Saturday, 09/13/2008 10:05:24 AM

Saturday, September 13, 2008 10:05:24 AM

Post# of 432879
Count: You asked several questions.

1. Hasn't IDCC been asserting their patents must be licensed and negotiating with Sammy and others for years. Isn't that IDCC's business model, getting paid for their IP? How could anyone ever say that Samsung did not expect IDCC to assert their patents?

IMO the answer is based upon ETSI rule. The rule states that all a potential licensee has to do is request a license. At that point they can practice the license without fear of being sued. The French experts say IDCC then has to unilaterally set a Frandly rate for the number of essential patents to be used and that failure to unilaterally set a Frandly rate, without commercial negotiation, allows the licensee to sue for a Frandly rate or damages. The damage sought by Sam in our case is equitable estoppel which would result in no injunction.

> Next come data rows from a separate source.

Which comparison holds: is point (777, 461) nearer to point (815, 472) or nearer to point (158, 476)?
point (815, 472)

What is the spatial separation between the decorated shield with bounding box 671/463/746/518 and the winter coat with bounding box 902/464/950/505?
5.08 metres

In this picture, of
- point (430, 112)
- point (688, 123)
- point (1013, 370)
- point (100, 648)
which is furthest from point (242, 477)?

2. Why not unilaterally set a rate for each declared patent. There is a range of reasonable prices. IDCC can use the criteria that support a higher rate. SAM would have to prove that the rate was unreasonable - so even if they could show a lower rate was more reasonable it would not matter as long as IDCCs rate was reasonable. I know there was a comment earlier that IDCC's case at the ITC asserts that there is no implied license so they don't want to take any action inconsistent with that position. However also mentioned was the S on the wall theory, where SAM is asserting defenses that contradict each other. IDCC can say we don't think the implied license is applicable, but if it is, then we are setting these rates for each of our ETSI declared patents respectively. At the very least, if the ITC buys off on the implied license defense, then the next day IDCC should set the rates unilaterally.

IMO, your reasoning is not unreasonable. LOL However, what's happening is that IDCC may be saying there is no implied license during their phase of the trial, but when SAM plead the defense, IDCC was required to respond/rebutt the application of the French law, SAM was asserting, by trying to show that it did not apply and second that our rates were FRandly. Incidently, from reading the transcripts available, it appears IDCC did not call a French law expert to rebut SAM's French law expert.

SAM is presenting two harms as a result of our rate demands. 1. The rate is unFrandly because it is not proportionate to percentage of our number of patents to total patents in the family. 2. We are trying to bundle non essential patents with the essential patents and also trying to force a joint venture with SAM. Their French expects says this is not Frandly, not good faith and abusive and would cause SAM material harm.

Levi buys these arguments and urges no injunction.